*** FRAGMENTO DEL DOCUMENTO

Aunque no muchos lo sepan, en la causa antiespecista la victoria en la esfera intelectual ya se ha producido. Invito a quien le pique la curiosidad a que se lea el libro de Peter Singer ‘Liberación Animal’ (1975), un libro tan contundente como accesible y que daría el pistoletazo de salida a la literatura animalista (con el permiso de las referencias indirectas al tema de algunos filósofos políticos clásicos como J.S. MIll o Jeremy Bentham), o a que acuda a la ingente cantidad de literatura antiespecista que desde entonces se ha escrito. Es curiosísimo ver los paralelismos entre los argumentos del sexismo y el especismo, y observar los patrones de jerarquía y dominación que siguen uno y otro; fundamentalmente objetualización, subordinación y abuso, como explica muy bien Catia Faria. Este párrafo de la académica sintetiza bien parte de la idea:
“Claramente, la objetualización de los individuos conlleva su subordinación a un opresor, lo que fácilmente conduce al abuso. Una vez objetualizados los individuos, sus intereses son ignorados o desatendidos y, con ello, su voz y poder político silenciados. Así controlados, los individuos se encuentran a merced de los intereses del opresor, estando totalmente desprotegidos frente al abuso –la violencia física y sexual. Esta dinámica, lugar común en el diagnóstico feminista de la realidad patriarcal, resulta particularmente evidente en el caso no humano. Evidentemente, el abuso de los otros animales por parte de los seres humanos sólo es una pequeña manifestación del especismo, del mismo modo que el abuso y la violencia machista lo es respecto del sexismo. El problema moral reside, más bien, en la consideración invariablemente desfavorable que sufren los animales no humanos por motivo de su especie. La manifestación más extrema de esta realidad puede ser observada en la completa subordinación de sus intereses más fundamentales en vivir, no sufrir y en disfrutar de sus vidas a la satisfacción de los intereses humanos más triviales, ya sean económicos, de consumo o de otro tipo. Además, y contrariamente a las demás víctimas de discriminación, la posibilidad de hacer valer su voz es inexistente para los animales no humanos. Nos toca a todas nosotras –privilegiadas (y privilegiados) por especie– defenderles.

******
*** DATOS PROPORCIONADOS

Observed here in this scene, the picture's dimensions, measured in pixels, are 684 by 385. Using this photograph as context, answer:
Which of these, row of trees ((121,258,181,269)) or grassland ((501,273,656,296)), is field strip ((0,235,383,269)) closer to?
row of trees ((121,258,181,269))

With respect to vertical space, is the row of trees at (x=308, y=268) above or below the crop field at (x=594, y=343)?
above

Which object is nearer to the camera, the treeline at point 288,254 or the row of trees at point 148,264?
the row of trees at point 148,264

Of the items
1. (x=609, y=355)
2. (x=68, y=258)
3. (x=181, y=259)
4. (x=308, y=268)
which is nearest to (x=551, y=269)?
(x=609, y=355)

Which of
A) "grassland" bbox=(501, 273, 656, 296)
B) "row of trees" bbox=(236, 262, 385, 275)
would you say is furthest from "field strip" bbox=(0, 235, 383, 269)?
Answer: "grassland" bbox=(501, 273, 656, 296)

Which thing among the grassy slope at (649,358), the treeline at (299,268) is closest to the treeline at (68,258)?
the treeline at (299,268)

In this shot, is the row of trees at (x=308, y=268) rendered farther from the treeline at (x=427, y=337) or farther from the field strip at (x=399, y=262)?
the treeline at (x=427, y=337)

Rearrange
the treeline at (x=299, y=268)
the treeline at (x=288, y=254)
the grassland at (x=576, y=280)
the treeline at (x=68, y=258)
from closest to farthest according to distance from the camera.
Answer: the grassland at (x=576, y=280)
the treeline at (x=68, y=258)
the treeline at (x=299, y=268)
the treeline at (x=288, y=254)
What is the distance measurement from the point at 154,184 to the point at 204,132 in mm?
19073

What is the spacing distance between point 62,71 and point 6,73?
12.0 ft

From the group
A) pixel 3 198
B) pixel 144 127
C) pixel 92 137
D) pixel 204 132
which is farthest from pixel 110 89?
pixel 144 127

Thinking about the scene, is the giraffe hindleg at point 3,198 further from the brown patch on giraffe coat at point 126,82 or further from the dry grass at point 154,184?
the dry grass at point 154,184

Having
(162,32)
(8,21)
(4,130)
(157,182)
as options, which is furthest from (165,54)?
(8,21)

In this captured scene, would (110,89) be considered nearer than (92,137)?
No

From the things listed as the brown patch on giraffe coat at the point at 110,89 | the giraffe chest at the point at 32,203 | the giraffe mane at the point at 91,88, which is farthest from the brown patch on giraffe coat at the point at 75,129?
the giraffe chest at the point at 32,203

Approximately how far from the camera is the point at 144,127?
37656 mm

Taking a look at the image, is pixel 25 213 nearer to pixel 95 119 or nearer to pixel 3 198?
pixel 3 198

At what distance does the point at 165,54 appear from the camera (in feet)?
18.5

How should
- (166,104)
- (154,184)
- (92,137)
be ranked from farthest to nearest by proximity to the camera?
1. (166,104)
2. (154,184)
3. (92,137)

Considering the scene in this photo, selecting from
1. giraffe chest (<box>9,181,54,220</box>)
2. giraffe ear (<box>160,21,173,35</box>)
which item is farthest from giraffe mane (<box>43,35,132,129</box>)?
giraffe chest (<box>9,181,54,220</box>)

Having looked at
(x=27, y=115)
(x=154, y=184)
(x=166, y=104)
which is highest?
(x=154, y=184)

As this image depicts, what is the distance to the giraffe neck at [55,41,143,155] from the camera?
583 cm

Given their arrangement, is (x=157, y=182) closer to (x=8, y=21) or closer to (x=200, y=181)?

******

SOLICITUD ESCRITA
Imprime el fragmento sobre el antiespecismo completo, palabra por palabra y sin ningún cambio. Usa solo el fragmento sobre el antiespecismo, no los registros.

RESPUESTA FINAL
Aunque no muchos lo sepan, en la causa antiespecista la victoria en la esfera intelectual ya se ha producido. Invito a quien le pique la curiosidad a que se lea el libro de Peter Singer ‘Liberación Animal’ (1975), un libro tan contundente como accesible y que daría el pistoletazo de salida a la literatura animalista (con el permiso de las referencias indirectas al tema de algunos filósofos políticos clásicos como J.S. MIll o Jeremy Bentham), o a que acuda a la ingente cantidad de literatura antiespecista que desde entonces se ha escrito. Es curiosísimo ver los paralelismos entre los argumentos del sexismo y el especismo, y observar los patrones de jerarquía y dominación que siguen uno y otro; fundamentalmente objetualización, subordinación y abuso, como explica muy bien Catia Faria. Este párrafo de la académica sintetiza bien parte de la idea:
“Claramente, la objetualización de los individuos conlleva su subordinación a un opresor, lo que fácilmente conduce al abuso. Una vez objetualizados los individuos, sus intereses son ignorados o desatendidos y, con ello, su voz y poder político silenciados. Así controlados, los individuos se encuentran a merced de los intereses del opresor, estando totalmente desprotegidos frente al abuso –la violencia física y sexual. Esta dinámica, lugar común en el diagnóstico feminista de la realidad patriarcal, resulta particularmente evidente en el caso no humano. Evidentemente, el abuso de los otros animales por parte de los seres humanos sólo es una pequeña manifestación del especismo, del mismo modo que el abuso y la violencia machista lo es respecto del sexismo. El problema moral reside, más bien, en la consideración invariablemente desfavorable que sufren los animales no humanos por motivo de su especie. La manifestación más extrema de esta realidad puede ser observada en la completa subordinación de sus intereses más fundamentales en vivir, no sufrir y en disfrutar de sus vidas a la satisfacción de los intereses humanos más triviales, ya sean económicos, de consumo o de otro tipo. Además, y contrariamente a las demás víctimas de discriminación, la posibilidad de hacer valer su voz es inexistente para los animales no humanos. Nos toca a todas nosotras –privilegiadas (y privilegiados) por especie– defenderles.